- SOURCE DOCUMENT
==*==

<i18n dev> RL1.7 Code Points

Sun Jan 23 20:38:40 PST 2011

Are you talking about unpaired surrogates or something else?

Thanks,
Masayoshi

On 1/24/2011 5:22 AM, Tom Christiansen wrote:
> I am somewhat uncertain, but I believe that Java
> *almost* meets this requirement.
>
>      1.7 Code Points
>
>      A fundamental requirement is that Unicode text be interpreted
>      semantically by code point, not code units.
>
>      RL1.7	Supplementary Code Points
>
>          To meet this requirement, an implementation shall handle the full
>          range of Unicode code points, including values from U+FFFF to
>          U+10FFFF. In particular, where UTF-16 is used, a sequence
>          consisting of a leading surrogate followed by a trailing surrogate
>          shall be handled as a single code point in matching.
>
> Java tries to make things work this way, and always does so on well-formed
> input.  The reason I say almost is because of the way the regex engine will
> sometimes match individual code units on ill-formed UTF-16 sequences.  I
> believe this behaviour to be contrary to the fundamental requirement for
> Level 1 compliance that Unicode text never be interpreted as code units.
>
> Fortunately, this does not seem too difficult to fix, though.
>
> --tom

==*==

- Rows from a spatial reasoning dataset
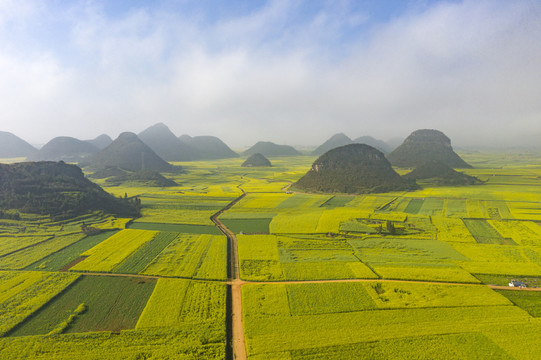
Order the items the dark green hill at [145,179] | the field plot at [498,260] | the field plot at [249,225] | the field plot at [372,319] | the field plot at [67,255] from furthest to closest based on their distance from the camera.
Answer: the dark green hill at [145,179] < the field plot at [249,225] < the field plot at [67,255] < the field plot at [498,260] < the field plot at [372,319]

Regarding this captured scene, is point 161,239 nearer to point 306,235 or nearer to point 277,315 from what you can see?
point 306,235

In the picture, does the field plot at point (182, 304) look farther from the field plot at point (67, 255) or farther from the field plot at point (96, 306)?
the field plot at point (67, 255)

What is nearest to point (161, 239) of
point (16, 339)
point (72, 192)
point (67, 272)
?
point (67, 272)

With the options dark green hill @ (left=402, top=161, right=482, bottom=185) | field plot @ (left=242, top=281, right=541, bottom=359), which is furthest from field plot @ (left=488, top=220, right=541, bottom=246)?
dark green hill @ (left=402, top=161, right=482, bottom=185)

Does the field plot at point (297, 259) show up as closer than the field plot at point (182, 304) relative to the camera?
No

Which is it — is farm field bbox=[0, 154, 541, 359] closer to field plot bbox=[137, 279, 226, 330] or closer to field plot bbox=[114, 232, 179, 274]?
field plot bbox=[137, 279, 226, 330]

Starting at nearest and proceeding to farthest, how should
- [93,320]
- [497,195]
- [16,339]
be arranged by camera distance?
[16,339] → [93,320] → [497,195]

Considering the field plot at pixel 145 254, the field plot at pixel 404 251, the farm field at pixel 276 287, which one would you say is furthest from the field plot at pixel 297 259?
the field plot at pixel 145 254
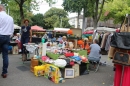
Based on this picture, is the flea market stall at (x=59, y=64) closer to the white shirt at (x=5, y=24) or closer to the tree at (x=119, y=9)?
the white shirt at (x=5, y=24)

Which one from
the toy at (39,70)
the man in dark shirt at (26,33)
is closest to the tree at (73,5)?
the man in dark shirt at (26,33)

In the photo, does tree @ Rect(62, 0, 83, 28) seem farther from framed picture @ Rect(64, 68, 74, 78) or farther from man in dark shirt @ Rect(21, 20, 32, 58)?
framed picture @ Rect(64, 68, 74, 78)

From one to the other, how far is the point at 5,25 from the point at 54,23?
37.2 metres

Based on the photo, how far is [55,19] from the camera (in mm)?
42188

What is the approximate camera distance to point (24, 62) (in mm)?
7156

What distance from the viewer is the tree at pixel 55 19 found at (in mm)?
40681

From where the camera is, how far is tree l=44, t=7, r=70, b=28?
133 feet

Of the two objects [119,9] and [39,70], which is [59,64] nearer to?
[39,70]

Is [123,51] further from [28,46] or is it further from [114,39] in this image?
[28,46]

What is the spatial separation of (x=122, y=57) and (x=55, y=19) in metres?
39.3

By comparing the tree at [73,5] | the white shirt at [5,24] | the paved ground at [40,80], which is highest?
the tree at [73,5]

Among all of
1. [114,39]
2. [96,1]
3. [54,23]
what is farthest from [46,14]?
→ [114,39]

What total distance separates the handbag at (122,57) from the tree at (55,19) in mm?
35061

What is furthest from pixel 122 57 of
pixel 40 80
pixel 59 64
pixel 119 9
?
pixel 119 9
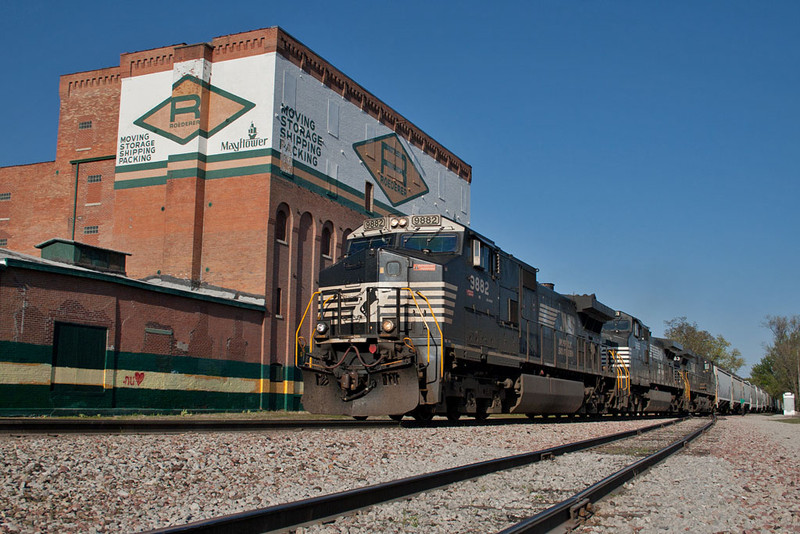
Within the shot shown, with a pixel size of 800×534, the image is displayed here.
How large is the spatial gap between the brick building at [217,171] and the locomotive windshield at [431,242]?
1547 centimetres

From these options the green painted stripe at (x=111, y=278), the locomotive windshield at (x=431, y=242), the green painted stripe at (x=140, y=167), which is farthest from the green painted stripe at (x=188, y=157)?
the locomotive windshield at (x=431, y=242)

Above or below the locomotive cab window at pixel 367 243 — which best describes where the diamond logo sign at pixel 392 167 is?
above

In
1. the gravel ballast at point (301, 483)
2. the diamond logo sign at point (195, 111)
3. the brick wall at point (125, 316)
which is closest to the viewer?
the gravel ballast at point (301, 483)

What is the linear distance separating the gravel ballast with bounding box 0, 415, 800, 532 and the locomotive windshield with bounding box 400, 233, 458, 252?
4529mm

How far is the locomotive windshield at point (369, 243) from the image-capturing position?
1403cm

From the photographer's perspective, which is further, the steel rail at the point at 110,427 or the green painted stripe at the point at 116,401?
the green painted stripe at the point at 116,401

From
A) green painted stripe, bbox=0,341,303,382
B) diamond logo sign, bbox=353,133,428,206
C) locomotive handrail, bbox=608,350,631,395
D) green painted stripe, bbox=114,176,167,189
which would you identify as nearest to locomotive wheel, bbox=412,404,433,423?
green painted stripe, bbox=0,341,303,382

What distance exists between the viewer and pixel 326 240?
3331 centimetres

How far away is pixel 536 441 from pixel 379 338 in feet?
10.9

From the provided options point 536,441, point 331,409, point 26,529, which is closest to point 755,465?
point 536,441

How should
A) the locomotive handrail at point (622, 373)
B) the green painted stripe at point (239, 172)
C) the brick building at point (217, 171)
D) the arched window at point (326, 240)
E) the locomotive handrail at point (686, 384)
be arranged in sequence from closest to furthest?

==*==

- GOAL 1
In the RL1.7 thread, why does Java only *almost* meet the Supplementary Code Points requirement?
- GOAL 2
Reproduce the stretch of the RL1.7 thread from "<i18n dev> RL1.7" through "meets this requirement.".

- RESULT 1
On ill-formed UTF-16 sequences, Java's regex engine sometimes matches individual code units. That goes against the Level 1 requirement that Unicode text never be read as code units, even though Java does handle well-formed input correctly.

- RESULT 2
<i18n dev> RL1.7 Code Points

Sun Jan 23 20:38:40 PST 2011

Are you talking about unpaired surrogates or something else?

Thanks,
Masayoshi

On 1/24/2011 5:22 AM, Tom Christiansen wrote:
> I am somewhat uncertain, but I believe that Java
> *almost* meets this requirement.